Ele não sabe ainda se os senadores vão se reunir de segunda a sexta-feira, ou em dias específicos e nem se vão incluir na análise do processo outros fatos além dos que foram colocados na denúncia aceita pelo presidente da Câmara dos Deputados. A votação dos requerimentos para oitiva de testemunhas e juntada de documentos aos autos deve começar na próxima semana.
Presidente do STF
Nesta nova etapa, o presidente do Supremo Tribunal Federal, Ricardo Lewandowski, passa a ser o presidente do processo, sendo também a última instância de recursos na Comissão Processante. “O processo volta para a comissão, sendo que a instância máxima será o presidente do STF. Se houver alguma questão de ordem que eu indeferir, o recurso será apresentado a ele. Ele passa a ser o presidente do julgamento do impeachment”, explicou o presidente da comissão especial, senador Raimundo Lira (PMDB-PB).
Defesa
A presidenta poderá apresentar defesa em até 20 dias. A comissão especial pode interrogar a presidenta, que pode não comparecer ou não responder às perguntas formuladas.
Intervenção
Há a possibilidade de intervenção processual dos denunciantes e do denunciado.
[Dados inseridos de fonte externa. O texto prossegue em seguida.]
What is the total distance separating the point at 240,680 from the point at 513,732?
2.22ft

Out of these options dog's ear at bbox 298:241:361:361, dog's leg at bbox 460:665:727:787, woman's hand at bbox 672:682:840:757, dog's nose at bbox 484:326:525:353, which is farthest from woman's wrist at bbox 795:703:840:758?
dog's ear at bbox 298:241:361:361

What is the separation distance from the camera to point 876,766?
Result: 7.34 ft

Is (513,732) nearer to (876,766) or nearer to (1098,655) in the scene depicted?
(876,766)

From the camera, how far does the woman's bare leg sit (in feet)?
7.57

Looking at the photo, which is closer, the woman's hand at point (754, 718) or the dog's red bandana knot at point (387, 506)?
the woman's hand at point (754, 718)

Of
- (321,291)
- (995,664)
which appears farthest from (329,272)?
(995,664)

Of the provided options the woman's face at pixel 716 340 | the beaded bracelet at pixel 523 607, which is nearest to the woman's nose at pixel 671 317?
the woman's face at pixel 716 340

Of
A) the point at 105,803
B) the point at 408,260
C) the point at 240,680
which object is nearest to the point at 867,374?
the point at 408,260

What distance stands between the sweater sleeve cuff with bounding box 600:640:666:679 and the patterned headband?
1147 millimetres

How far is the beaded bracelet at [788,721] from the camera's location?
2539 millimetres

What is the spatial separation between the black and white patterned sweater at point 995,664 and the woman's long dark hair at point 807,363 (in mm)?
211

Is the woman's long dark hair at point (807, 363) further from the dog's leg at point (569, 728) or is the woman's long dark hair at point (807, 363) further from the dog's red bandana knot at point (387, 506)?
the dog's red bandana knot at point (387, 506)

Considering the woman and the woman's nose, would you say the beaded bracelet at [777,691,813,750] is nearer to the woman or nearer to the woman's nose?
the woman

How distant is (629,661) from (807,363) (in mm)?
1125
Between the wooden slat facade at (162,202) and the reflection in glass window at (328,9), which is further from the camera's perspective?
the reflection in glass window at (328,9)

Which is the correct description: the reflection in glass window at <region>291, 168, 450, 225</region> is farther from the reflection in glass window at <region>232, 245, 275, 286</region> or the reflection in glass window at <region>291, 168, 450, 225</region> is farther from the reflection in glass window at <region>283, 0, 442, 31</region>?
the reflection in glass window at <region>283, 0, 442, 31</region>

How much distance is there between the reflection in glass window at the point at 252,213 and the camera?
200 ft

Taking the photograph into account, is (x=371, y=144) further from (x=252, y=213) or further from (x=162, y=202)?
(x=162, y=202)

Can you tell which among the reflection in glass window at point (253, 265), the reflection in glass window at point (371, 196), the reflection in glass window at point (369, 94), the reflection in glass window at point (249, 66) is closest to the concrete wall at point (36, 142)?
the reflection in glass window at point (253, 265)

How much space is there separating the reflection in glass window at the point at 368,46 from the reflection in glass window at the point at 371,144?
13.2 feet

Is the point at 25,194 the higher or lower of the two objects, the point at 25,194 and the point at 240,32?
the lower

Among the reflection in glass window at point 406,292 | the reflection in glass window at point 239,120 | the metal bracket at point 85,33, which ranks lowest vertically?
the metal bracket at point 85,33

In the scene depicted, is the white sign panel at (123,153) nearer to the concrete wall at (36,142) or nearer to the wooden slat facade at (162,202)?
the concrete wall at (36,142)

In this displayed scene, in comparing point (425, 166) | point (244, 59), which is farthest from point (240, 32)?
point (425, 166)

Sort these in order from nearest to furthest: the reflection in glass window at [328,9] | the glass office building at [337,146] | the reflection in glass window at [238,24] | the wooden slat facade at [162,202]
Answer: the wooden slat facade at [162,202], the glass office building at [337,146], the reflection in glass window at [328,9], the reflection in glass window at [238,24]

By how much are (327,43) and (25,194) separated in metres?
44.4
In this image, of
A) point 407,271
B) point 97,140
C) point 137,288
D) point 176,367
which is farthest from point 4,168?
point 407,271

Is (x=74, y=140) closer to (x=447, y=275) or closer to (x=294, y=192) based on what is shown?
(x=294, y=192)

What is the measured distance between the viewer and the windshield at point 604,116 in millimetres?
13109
Ao fim, defesa e acusação têm prazo de 15 dias para alegações finais escritas.
Segunda votação em plenário
Depois que a comissão votar o novo parecer, o documento é lido em plenário, publicado no Diário do Senado e, em 48 horas, incluído na ordem do dia e votado pelos senadores. Para iniciar a sessão, são necessários mais da metade dos senadores (41 de 81). Para aprovação, o quórum mínimo é de mais da metade dos presentes.
Se o parecer é rejeitado, o processo é arquivado e a presidenta Dilma Rousseff reassume o cargo. Se o parecer é aprovado, o julgamento final é marcado.
Recursos
A presidente da República e os denunciantes são notificados da decisão (rejeição ou aprovação). Cabe recurso para o presidente do Supremo Tribunal Federal contra deliberações da Comissão Especial em qualquer fase do procedimento.
Decisão final
Na votação final no Senado, os parlamentares votam sim ou não ao questionamento do presidente do STF, que perguntará se Dilma Rousseff cometeu crime de responsabilidade no exercício do mandato.
As partes poderão comparecer pessoalmente ou por intermédio de seus procuradores à votação. Para iniciar a sessão é necessário quórum de 41 dos 81 senadores. Para aprovar o impeachment é preciso maioria qualificada (dois terços dos senadores), o que equivale a 54 dos 81 possíveis votos.
Se for absolvida, Dilma Rousseff volta ao cargo e dá continuidade à sua gestão. Se for condenada, Dilma é destituída e fica inabilitada de exercer função pública por oito anos. Michel Temer, então, assume a presidência do país até o final do mandato, em dezembro de 2017.